- **TASK REQUIREMENTS**: Rename "windshield" to "windscreen" throughout the lines below, and return the lines with nothing else changed.

Source data:

※

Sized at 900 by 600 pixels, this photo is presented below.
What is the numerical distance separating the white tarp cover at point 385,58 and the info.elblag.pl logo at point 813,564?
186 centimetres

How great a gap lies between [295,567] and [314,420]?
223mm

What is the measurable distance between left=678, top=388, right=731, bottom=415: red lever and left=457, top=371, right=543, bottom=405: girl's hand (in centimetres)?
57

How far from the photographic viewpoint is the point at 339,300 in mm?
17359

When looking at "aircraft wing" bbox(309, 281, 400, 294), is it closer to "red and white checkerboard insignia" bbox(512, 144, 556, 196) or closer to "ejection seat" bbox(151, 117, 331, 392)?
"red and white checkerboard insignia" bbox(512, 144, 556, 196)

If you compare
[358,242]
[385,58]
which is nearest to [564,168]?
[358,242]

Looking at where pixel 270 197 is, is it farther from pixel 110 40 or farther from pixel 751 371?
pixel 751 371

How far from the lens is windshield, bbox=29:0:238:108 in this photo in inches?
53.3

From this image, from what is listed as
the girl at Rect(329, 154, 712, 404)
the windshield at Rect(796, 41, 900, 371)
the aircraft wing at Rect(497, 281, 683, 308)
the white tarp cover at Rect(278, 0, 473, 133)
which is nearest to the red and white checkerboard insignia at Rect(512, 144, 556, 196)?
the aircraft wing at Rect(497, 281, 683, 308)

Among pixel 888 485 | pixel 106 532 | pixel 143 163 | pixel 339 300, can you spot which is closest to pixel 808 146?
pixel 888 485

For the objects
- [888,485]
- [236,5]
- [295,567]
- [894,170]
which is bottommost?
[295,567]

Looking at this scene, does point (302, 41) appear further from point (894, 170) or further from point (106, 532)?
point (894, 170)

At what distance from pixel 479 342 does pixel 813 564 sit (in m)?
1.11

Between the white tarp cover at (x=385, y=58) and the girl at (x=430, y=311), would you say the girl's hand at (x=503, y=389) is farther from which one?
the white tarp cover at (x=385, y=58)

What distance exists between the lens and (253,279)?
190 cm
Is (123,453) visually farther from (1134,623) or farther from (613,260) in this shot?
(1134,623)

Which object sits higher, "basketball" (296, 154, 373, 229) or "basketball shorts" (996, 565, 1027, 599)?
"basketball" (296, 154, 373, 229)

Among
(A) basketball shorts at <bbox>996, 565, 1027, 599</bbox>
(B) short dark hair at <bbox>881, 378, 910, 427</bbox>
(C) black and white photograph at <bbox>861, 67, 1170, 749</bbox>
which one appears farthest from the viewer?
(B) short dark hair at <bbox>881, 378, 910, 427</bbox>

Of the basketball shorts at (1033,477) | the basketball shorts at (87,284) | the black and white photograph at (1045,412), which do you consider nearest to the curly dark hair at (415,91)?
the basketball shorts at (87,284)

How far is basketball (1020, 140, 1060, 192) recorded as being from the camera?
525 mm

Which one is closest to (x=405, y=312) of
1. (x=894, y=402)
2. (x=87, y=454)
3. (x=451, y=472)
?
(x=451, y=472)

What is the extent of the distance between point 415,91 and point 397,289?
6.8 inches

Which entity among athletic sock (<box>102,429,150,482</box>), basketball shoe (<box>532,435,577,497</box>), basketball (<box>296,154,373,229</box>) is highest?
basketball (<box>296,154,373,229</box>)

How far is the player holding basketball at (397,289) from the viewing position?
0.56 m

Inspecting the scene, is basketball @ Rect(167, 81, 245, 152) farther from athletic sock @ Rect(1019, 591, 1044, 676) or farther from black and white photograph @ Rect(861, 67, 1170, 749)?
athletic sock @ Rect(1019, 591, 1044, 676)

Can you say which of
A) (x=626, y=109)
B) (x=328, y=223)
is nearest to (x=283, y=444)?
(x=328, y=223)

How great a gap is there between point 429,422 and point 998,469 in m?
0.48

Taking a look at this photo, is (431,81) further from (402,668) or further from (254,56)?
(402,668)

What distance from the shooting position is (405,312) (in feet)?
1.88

※

- **SOLUTION FOR THIS EXERCISE**:
Sized at 900 by 600 pixels, this photo is presented below.
What is the numerical distance separating the white tarp cover at point 385,58 and the info.elblag.pl logo at point 813,564?
186 centimetres

How great a gap lies between [295,567] and [314,420]?
223mm

What is the measurable distance between left=678, top=388, right=731, bottom=415: red lever and left=457, top=371, right=543, bottom=405: girl's hand (in centimetres)?
57

How far from the photographic viewpoint is the point at 339,300 in mm?
17359

When looking at "aircraft wing" bbox(309, 281, 400, 294), is it closer to "red and white checkerboard insignia" bbox(512, 144, 556, 196) or closer to "ejection seat" bbox(151, 117, 331, 392)?
"red and white checkerboard insignia" bbox(512, 144, 556, 196)

If you compare
[358,242]
[385,58]
which is nearest to [564,168]?
[358,242]

Looking at where pixel 270 197 is, is it farther from pixel 110 40 or farther from pixel 751 371?
pixel 751 371

How far from the lens is windscreen, bbox=29:0:238:108 in this photo in inches?
53.3

From this image, from what is listed as
the girl at Rect(329, 154, 712, 404)
the windscreen at Rect(796, 41, 900, 371)
the aircraft wing at Rect(497, 281, 683, 308)
the white tarp cover at Rect(278, 0, 473, 133)
which is nearest to the red and white checkerboard insignia at Rect(512, 144, 556, 196)?
the aircraft wing at Rect(497, 281, 683, 308)

Among pixel 888 485 | pixel 106 532 | pixel 143 163 | pixel 339 300, can you spot which is closest to pixel 808 146?
pixel 888 485

For the objects
- [888,485]
- [236,5]
- [295,567]
- [894,170]
which is bottommost?
[295,567]

Looking at this scene, does point (302, 41) appear further from point (894, 170) or further from point (106, 532)?
point (894, 170)

At what distance from pixel 479 342 does pixel 813 564 sit (in m)?
1.11

Between the white tarp cover at (x=385, y=58) and the girl at (x=430, y=311), would you say the girl's hand at (x=503, y=389) is farther from which one?
the white tarp cover at (x=385, y=58)

What distance exists between the lens and (253,279)?
190 cm
Is (123,453) visually farther from (1134,623) or farther from (613,260) in this shot?
(1134,623)

Which object sits higher, "basketball" (296, 154, 373, 229) or "basketball shorts" (996, 565, 1027, 599)?
"basketball" (296, 154, 373, 229)

Among
(A) basketball shorts at <bbox>996, 565, 1027, 599</bbox>
(B) short dark hair at <bbox>881, 378, 910, 427</bbox>
(C) black and white photograph at <bbox>861, 67, 1170, 749</bbox>
which one appears farthest from the viewer?
(B) short dark hair at <bbox>881, 378, 910, 427</bbox>

Of the basketball shorts at (1033,477) | the basketball shorts at (87,284) | the black and white photograph at (1045,412), which do you consider nearest to the curly dark hair at (415,91)?
the basketball shorts at (87,284)

How far is basketball (1020, 140, 1060, 192) recorded as being from the camera?
525 mm

Which one is closest to (x=405, y=312) of
1. (x=894, y=402)
2. (x=87, y=454)
3. (x=451, y=472)
?
(x=451, y=472)

What is the extent of the distance between point 415,91 and point 397,289?
6.8 inches

Which entity among athletic sock (<box>102,429,150,482</box>), basketball shoe (<box>532,435,577,497</box>), basketball (<box>296,154,373,229</box>) is highest?
basketball (<box>296,154,373,229</box>)

How far is the player holding basketball at (397,289) from the viewing position?
0.56 m

Inspecting the scene, is basketball @ Rect(167, 81, 245, 152) farther from athletic sock @ Rect(1019, 591, 1044, 676) or farther from black and white photograph @ Rect(861, 67, 1170, 749)?
athletic sock @ Rect(1019, 591, 1044, 676)

Can you say which of
A) (x=626, y=109)
B) (x=328, y=223)
is nearest to (x=283, y=444)?
(x=328, y=223)

How great a gap is there between point 429,422 and point 998,469 in m?
0.48

Taking a look at this photo, is (431,81) further from (402,668) or further from (254,56)?
(402,668)

What distance from the shooting position is (405,312) (in feet)?
1.88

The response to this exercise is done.